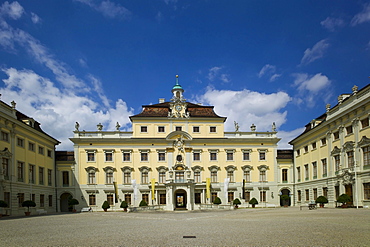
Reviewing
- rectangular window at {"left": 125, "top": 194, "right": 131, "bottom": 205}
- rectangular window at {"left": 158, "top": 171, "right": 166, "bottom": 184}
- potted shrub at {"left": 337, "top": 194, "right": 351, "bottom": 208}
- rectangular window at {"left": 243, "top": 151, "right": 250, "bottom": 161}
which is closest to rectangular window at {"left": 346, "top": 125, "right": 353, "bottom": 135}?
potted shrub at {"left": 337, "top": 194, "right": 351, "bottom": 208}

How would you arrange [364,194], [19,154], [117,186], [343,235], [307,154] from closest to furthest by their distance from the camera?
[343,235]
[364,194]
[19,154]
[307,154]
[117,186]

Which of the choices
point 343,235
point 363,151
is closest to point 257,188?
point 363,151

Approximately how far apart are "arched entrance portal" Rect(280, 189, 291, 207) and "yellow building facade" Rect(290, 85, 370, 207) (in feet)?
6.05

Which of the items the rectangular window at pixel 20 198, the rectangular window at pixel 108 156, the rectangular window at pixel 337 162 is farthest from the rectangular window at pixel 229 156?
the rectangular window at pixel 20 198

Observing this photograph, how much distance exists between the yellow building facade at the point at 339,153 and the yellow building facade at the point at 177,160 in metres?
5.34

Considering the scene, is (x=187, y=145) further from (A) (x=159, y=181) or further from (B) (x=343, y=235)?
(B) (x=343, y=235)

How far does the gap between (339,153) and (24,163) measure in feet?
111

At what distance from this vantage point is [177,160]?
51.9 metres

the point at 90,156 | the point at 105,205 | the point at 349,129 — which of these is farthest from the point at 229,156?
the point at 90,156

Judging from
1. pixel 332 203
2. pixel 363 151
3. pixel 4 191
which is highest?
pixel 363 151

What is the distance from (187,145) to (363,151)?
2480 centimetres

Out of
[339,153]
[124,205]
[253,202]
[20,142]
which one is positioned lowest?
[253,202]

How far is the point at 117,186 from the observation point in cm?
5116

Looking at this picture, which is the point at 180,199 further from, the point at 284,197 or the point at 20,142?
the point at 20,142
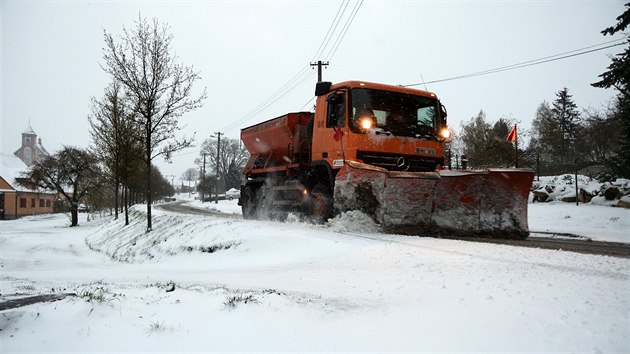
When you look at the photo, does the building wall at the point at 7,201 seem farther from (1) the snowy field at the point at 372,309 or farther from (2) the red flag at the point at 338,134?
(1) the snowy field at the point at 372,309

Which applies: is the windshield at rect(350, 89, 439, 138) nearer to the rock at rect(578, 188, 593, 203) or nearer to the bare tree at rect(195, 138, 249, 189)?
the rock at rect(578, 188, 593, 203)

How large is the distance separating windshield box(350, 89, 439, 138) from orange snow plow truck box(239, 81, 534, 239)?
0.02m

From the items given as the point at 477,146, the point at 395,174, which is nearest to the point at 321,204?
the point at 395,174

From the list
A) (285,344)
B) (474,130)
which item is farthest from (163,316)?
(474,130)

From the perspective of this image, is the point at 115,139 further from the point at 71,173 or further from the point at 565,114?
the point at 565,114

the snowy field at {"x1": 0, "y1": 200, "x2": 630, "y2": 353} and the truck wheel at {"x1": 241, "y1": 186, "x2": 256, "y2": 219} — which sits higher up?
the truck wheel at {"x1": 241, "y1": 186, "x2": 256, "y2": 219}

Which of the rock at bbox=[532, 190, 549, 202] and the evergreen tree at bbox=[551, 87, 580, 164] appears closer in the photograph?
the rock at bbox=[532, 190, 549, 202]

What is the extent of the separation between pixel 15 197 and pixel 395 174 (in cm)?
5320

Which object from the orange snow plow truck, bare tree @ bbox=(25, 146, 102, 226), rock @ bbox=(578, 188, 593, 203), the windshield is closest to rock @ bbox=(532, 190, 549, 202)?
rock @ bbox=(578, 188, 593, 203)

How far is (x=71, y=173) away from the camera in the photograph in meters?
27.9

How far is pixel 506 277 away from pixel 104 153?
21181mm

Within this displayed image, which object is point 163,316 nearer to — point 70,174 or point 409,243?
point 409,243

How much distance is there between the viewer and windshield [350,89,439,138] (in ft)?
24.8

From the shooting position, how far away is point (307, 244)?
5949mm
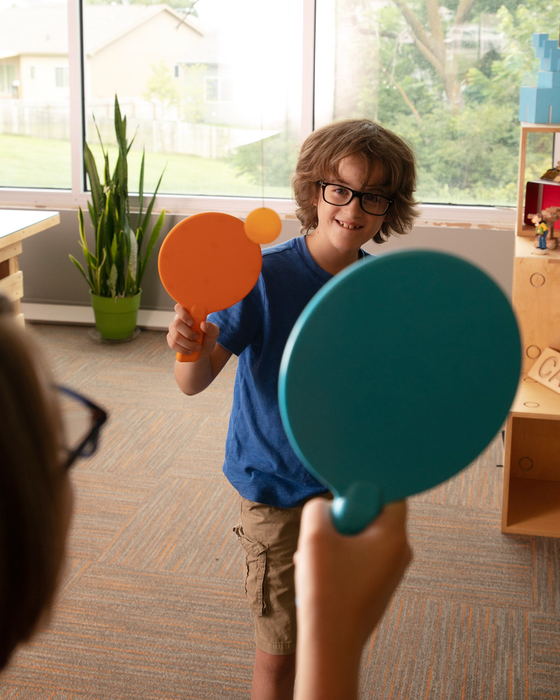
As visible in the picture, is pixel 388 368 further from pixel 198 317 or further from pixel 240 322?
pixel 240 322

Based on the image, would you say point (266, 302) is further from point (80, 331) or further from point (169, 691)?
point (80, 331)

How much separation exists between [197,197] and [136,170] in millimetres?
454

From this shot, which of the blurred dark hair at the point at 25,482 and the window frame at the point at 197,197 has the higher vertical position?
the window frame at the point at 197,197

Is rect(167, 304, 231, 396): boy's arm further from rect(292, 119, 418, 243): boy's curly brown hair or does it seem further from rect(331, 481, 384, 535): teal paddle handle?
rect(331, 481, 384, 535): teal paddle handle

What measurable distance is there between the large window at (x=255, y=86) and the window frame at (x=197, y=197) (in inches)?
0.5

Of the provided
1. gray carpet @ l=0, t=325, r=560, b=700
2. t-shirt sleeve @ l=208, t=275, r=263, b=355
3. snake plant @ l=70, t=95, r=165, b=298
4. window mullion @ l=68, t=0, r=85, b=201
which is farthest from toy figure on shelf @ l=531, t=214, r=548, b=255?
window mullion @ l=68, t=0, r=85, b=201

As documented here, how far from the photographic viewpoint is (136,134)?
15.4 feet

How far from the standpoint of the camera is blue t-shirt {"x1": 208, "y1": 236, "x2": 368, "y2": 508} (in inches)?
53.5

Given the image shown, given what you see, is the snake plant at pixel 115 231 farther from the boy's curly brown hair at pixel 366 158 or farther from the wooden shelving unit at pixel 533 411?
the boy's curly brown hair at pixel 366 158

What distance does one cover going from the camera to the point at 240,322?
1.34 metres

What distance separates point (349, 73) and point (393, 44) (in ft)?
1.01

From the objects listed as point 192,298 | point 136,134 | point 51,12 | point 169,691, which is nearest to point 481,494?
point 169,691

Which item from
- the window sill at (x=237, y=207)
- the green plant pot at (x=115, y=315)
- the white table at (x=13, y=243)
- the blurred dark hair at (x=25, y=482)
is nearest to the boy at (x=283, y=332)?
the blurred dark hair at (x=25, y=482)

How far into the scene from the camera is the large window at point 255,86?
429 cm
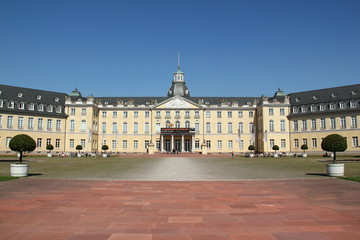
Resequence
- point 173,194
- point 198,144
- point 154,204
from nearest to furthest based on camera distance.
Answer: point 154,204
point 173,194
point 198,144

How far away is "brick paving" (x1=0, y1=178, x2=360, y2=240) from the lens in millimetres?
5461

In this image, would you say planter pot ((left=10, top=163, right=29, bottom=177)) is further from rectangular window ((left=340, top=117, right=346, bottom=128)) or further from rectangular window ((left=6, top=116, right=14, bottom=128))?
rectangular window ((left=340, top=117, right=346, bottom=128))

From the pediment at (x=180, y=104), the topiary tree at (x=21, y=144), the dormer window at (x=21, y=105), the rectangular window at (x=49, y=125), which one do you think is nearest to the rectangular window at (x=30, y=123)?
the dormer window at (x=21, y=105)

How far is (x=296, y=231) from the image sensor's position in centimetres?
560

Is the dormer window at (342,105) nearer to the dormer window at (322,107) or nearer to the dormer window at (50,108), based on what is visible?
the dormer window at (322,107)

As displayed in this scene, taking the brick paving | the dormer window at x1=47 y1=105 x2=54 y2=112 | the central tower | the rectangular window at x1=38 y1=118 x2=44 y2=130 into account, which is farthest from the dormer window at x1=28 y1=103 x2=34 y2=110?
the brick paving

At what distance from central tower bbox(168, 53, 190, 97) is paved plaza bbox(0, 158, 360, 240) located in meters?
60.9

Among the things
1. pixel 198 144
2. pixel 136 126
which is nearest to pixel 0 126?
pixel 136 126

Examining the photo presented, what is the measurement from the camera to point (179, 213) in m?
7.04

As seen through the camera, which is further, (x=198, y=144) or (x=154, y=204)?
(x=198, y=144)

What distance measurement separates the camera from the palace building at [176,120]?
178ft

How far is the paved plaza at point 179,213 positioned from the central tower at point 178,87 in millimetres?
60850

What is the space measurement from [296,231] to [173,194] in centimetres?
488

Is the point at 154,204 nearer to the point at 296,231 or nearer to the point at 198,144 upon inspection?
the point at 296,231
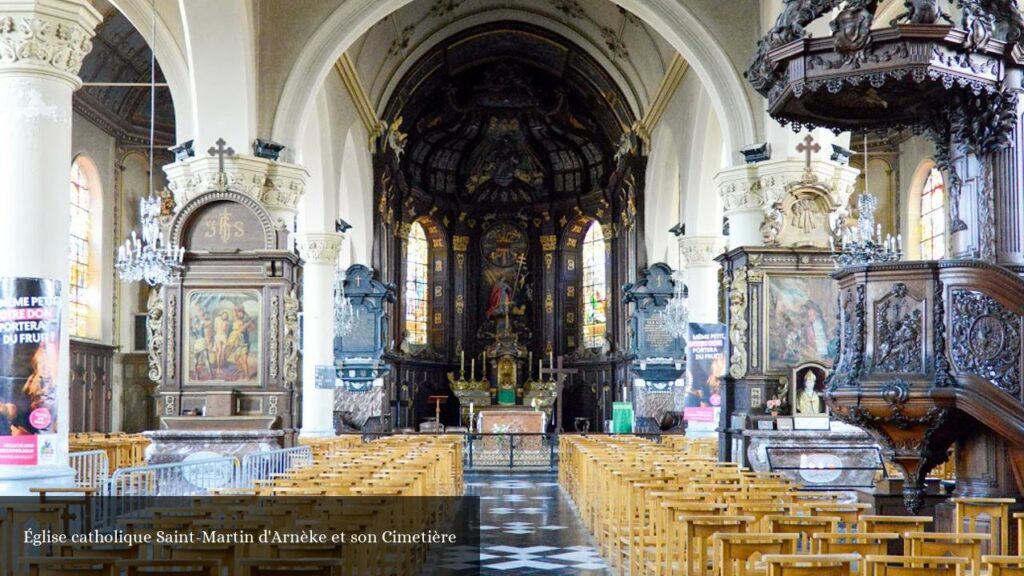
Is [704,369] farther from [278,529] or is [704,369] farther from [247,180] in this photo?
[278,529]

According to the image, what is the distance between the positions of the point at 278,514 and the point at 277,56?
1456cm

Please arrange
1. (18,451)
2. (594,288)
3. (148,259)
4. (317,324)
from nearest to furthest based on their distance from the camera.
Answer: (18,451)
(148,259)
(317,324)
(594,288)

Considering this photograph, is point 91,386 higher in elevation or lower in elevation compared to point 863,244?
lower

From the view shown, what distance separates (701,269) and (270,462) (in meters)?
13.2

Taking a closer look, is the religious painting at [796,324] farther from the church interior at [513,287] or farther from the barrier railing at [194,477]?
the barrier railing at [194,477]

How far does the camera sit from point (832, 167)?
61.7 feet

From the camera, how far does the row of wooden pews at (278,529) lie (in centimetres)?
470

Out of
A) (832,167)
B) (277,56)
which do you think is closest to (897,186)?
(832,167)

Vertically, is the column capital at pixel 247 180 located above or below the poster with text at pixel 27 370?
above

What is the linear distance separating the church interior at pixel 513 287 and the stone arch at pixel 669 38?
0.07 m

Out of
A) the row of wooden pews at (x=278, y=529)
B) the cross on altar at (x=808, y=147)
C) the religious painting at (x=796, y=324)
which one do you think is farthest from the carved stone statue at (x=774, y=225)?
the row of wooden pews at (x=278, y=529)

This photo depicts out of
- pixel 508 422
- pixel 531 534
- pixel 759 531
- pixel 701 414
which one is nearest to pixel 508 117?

* * *

■ **INSTRUCTIONS FOR THE TASK**: Produce an exact repeat of the lines from the one containing "Considering this photograph, is" through the last line of the data, and nothing more.

■ **FINAL RESULT**:
Considering this photograph, is point 91,386 higher in elevation or lower in elevation compared to point 863,244?
lower

From the view shown, what distance separates (701,269) and (270,462) (in meters)?
13.2

Taking a closer look, is the religious painting at [796,324] farther from the church interior at [513,287] or farther from the barrier railing at [194,477]?
the barrier railing at [194,477]

How far does the camera sit from point (832, 167)?
61.7 feet

From the camera, how far does the row of wooden pews at (278,529) lie (in centimetres)?
470

Out of
A) (832,167)
B) (277,56)
which do you think is closest to (897,186)?
(832,167)

Vertically, is the column capital at pixel 247 180 located above or below the poster with text at pixel 27 370?
above

What is the linear distance separating the church interior at pixel 513 287 and the stone arch at pixel 669 38?
0.07 m

Out of
A) the row of wooden pews at (x=278, y=529)
B) the cross on altar at (x=808, y=147)
C) the religious painting at (x=796, y=324)
which one do you think is farthest from the carved stone statue at (x=774, y=225)?
the row of wooden pews at (x=278, y=529)

This photo depicts out of
- pixel 508 422
- pixel 531 534
- pixel 759 531
- pixel 701 414
which one is nearest to pixel 508 117?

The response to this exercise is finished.